> Required work: Recast the lines of the records starting at the line that contains "In this scene, which" and ending at the line that contains "5.53 metres" as a Markdown table with the columns Number and Text. Leave out blank lines, and include nothing else from the records.

> Dataset entries:

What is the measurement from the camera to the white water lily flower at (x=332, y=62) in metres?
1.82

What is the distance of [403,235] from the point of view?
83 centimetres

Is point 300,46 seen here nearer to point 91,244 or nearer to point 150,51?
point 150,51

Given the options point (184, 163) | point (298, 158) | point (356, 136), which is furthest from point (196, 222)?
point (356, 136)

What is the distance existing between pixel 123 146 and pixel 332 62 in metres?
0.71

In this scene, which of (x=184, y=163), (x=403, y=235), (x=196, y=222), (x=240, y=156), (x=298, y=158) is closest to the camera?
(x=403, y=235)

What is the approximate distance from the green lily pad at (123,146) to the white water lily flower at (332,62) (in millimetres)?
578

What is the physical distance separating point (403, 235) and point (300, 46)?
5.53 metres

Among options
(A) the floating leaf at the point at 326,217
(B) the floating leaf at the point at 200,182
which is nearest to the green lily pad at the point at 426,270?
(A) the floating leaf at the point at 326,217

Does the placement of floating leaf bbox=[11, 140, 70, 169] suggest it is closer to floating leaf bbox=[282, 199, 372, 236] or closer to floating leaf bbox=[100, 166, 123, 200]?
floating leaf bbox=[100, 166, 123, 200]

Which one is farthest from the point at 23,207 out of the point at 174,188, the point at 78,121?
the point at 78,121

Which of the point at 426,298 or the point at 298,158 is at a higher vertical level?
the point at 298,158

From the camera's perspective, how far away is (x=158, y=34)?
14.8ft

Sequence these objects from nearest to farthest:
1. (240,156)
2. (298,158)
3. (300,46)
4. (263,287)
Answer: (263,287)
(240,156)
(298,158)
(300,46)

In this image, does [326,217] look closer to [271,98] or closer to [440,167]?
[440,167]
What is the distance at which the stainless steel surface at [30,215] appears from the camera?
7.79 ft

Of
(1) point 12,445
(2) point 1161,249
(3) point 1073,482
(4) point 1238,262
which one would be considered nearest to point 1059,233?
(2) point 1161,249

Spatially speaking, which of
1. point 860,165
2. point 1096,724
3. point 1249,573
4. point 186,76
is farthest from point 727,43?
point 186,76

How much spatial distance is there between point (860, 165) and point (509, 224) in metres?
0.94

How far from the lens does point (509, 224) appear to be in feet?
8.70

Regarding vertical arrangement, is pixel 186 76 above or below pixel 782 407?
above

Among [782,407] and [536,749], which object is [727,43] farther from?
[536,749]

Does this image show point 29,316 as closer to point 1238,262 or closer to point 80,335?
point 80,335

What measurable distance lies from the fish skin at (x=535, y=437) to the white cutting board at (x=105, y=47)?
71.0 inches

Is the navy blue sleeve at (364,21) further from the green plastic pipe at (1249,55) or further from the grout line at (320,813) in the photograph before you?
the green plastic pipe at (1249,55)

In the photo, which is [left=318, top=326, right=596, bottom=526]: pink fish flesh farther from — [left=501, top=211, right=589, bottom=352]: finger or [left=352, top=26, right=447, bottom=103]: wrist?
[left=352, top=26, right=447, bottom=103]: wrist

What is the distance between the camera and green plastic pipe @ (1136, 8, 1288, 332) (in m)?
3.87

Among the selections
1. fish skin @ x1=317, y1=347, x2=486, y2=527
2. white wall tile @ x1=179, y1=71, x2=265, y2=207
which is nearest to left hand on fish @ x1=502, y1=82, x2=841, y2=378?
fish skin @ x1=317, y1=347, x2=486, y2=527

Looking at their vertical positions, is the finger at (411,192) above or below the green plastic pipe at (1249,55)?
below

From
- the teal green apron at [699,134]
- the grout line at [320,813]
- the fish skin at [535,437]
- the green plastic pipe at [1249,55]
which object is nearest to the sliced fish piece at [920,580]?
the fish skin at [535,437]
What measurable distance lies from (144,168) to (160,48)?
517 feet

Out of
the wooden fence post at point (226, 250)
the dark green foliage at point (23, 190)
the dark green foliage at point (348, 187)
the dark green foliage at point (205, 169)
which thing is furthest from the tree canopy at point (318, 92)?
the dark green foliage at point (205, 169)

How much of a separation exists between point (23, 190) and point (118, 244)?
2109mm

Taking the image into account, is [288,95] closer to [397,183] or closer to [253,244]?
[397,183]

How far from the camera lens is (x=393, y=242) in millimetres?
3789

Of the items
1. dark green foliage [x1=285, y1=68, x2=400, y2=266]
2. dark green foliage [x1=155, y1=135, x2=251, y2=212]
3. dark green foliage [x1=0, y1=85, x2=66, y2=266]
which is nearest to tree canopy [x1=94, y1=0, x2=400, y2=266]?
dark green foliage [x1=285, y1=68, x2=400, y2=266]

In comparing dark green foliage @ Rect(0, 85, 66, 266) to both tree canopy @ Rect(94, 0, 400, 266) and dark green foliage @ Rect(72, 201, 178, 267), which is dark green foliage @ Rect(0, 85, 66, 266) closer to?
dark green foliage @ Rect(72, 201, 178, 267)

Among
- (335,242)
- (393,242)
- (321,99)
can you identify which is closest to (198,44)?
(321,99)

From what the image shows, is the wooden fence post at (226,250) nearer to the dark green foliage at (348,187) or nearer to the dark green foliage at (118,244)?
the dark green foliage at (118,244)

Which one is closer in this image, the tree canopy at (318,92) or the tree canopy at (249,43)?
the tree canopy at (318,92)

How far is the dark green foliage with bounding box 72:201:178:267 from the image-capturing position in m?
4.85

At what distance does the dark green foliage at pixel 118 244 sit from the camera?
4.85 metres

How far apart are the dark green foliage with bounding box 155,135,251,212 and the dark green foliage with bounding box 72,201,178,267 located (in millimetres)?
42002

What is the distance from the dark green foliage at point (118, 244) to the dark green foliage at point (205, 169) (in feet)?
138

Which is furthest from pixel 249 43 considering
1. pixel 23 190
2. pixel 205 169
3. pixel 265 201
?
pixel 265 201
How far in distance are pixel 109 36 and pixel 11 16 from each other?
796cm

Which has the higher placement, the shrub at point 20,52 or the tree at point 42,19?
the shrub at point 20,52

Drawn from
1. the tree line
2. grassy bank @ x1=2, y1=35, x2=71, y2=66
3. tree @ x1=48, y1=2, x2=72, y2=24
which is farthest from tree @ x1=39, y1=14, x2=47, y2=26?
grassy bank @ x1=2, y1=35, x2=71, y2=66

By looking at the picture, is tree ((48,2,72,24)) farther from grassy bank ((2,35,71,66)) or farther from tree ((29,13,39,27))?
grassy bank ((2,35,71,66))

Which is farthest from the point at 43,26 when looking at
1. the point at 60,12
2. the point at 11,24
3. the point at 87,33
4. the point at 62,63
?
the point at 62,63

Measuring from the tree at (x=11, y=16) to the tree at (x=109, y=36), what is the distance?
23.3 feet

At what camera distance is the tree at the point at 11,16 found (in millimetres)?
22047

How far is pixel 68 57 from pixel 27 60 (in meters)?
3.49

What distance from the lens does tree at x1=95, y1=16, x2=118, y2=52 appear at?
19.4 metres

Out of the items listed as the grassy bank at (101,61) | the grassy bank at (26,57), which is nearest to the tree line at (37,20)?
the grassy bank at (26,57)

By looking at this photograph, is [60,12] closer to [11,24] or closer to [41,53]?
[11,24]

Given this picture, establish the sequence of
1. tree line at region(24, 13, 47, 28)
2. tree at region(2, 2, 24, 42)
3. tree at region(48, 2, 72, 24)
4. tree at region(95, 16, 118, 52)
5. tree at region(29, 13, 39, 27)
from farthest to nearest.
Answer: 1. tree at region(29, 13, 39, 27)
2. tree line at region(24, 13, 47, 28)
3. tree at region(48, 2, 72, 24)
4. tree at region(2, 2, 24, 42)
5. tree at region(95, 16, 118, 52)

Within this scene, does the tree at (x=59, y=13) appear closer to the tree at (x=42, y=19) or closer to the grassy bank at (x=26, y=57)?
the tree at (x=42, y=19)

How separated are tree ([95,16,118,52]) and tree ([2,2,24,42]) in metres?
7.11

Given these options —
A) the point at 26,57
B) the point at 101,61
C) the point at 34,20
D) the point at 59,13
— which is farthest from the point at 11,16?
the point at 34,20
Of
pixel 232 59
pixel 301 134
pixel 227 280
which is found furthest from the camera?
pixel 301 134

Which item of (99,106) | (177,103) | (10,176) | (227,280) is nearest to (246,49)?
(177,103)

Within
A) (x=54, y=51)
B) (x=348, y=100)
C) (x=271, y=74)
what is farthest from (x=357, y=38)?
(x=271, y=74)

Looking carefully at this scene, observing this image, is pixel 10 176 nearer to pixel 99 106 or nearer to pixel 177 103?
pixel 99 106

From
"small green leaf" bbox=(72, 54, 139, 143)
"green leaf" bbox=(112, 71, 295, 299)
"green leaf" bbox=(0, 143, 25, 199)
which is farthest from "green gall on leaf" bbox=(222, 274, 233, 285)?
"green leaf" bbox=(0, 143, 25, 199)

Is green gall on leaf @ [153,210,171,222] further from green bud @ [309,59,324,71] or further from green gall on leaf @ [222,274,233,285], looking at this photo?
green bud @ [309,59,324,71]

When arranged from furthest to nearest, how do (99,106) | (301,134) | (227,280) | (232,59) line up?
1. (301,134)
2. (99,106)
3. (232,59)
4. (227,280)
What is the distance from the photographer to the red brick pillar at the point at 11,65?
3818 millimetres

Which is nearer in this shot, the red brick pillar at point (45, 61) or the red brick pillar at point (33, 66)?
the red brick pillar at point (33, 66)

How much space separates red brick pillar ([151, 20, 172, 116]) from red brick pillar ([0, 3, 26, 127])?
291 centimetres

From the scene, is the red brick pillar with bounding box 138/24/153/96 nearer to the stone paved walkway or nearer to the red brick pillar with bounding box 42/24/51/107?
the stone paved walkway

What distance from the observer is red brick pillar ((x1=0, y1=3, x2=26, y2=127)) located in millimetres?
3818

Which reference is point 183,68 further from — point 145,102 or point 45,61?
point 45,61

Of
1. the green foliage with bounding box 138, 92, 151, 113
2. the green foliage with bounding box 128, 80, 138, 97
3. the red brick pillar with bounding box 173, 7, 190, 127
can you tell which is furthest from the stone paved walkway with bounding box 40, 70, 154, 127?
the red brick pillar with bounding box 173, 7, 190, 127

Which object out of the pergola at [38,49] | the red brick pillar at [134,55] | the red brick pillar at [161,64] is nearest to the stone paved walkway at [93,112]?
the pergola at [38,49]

> Written reply:
| Number | Text |
|---|---|
| 1 | In this scene, which of (x=184, y=163), (x=403, y=235), (x=196, y=222), (x=240, y=156), (x=298, y=158) is closest to the camera? |
| 2 | (x=403, y=235) |
| 3 | What is the approximate distance from the green lily pad at (123,146) to the white water lily flower at (332,62) (in millimetres)? |
| 4 | 578 |
| 5 | What is the physical distance separating point (403, 235) and point (300, 46)? |
| 6 | 5.53 metres |